Fico contente, ao mesmo tempo, magoado e constrangido, sempre que vejo desfilar uma Banda, à minha beira, ou, assisto, a um concerto por uma Orquestra Sinfónica.
De entre os diversos instrumentos tocantes enxergo alguns que me cativam, sobremaneira, pois foram esses os mais experienciados pelo meu pai e, muitos outros, familiares próximos. É, também, nessas alturas, que refresco a memória, recordando o pai a ensinar-me o solfejo e a descoberta da leitura da música. Marcava-me trabalho diário que raramente fazia, aprontando como desculpa as mais excêntricas histórias. Porventura pela forma ou pelo jeito utilizado para me ensinar ou motivar, sempre resisti, com veemência, apesar de reconhecer a sua sábia e exímia forma de tocar e manejar o violino e o trompete. Hoje sinto um vazio incontido por não ter recebido, de bom grado, aquelas ordens inflexíveis.
De forma a sublimar esse estado de alma, quiçá arrependimento, tentei incutir esse prazer nas minhas filhas, pois pressentia possuírem dotes para tal, Fui de todo mal sucedido, – quiçá reminiscências do meu ADN.
O pai e alguns dos familiares mais próximos, como já acima relatei, pertenceram à Banda Filarmónica de Paços da Serra, nutrindo, todos, pela música uma paixão inata, – assim digo, se não for heterodoxia para as artes da Psicologia e da Sociologia.
Todos eles, como músicos e como pessoas, devem muito àquela Banda Filarmónica.
Com a aprendizagem inicial ali recebida, o pai, foi aperfeiçoando a sua prática chegando a pertencer à Banda do Exército, de grande prestígio nacional. Prova de que alguns destes aprendizes singraram, posteriormente, noutras paragens, fazendo carreiras brilhantes em múltiplas e facetadas lides culturais ligadas à música.

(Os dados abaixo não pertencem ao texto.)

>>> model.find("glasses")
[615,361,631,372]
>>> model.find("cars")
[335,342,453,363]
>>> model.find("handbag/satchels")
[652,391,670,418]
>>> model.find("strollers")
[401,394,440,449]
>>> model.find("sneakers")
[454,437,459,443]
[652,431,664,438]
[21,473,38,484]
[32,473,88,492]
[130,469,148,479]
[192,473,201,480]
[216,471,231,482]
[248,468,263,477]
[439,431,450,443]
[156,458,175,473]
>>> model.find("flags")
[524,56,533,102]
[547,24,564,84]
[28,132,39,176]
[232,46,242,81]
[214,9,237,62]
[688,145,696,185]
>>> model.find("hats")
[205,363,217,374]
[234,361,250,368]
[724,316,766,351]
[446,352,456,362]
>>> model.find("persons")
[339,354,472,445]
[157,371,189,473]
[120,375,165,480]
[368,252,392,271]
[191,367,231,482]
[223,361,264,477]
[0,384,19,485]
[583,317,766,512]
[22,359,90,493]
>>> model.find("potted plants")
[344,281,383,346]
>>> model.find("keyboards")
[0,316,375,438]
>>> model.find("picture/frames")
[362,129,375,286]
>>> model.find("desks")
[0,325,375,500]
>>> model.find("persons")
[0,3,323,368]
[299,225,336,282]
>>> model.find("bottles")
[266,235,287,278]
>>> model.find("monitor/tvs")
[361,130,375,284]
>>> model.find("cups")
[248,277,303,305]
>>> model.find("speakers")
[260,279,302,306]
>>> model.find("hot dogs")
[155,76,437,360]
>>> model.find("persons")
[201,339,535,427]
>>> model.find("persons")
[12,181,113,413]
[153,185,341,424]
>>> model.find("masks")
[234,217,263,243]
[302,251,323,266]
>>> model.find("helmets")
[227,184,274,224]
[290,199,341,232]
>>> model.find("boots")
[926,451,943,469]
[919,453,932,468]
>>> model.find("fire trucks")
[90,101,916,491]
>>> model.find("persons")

Quase sempre de raiz popular criaram, as bandas, no seu seio, centenas de escolas de música, frequentadas por milhares de alunos. Por esse motivo, e, justamente, vieram a ser apelidadas, por alguns, de “Conservatórios do Povo”.
Estes centros de aprendizagem da arte, foram, e são, um recurso nobre, um alfobre de músicos, muitos deles pertencentes a classes sociais bem desfavorecidas. Aí aprenderam prática de instrumentos, ensino, arranjo e composição, e, nalguns casos, direção de orquestra. Pelas Bandas Filarmónicas passaram, e ainda passam, alguns dos melhores músicos de sopro do país.
As Bandas Filarmónicas são um bom exemplo de centros de socialização local e intergeracional. Nelas podem conviver e aprender, a seu ritmo, três gerações: avós, filhos e netos de qualquer estrato social. Neste quadro socializante, cultivam, ainda, a igualdade de género, não existindo destrinças entre homens e mulheres. Pode-se, assim, afirmar que, desde há muitos anos, pertencem ao povo, alfabetizaram-no, até, em muitos casos.
As Bandas Filarmónicas, são e foram, inequivocamente, verdadeiras associações de animação cultural e social da sua comunidade. A animação musical, o teatro, o desporto e, até, o ensino da instrução primária, estiveram e estão presentes.
Enfim, nos meios rurais, e, privilegiadamente, de há 150 anos para cá, a Banda Filarmónica foi o refúgio que dava alento à pobreza e onde se aprendia a tocar, a ler, a escrever e a contar.
Foram e são um oásis de democracia. E tudo realizam, quase sempre, sem ajuda do poder público.
Faço, por último, as devidas vénias às Bandas Filarmónicas deste país, em especial à Banda Filarmónica de Paços da Serra, que ajudou muitos dos meus familiares a ser músicos e homens de verdade.
Pela minha parte, peço desculpa à música e a quem a pratica por não ter sido capaz, por falta de querer, de a aprender, dando continuidade a uma família de bons praticantes.
Salvo-me, possivelmente, por ser, hoje, um bom admirador de música sinfónica, onde revejo diversos instrumentos musicais com a nostalgia de quem não os quis descobrir.
Neste propósito vou doar, à Banda Filarmónica de Paços da Serra, documentação musical de real valor patrimonial e histórico, pertença do meu pai.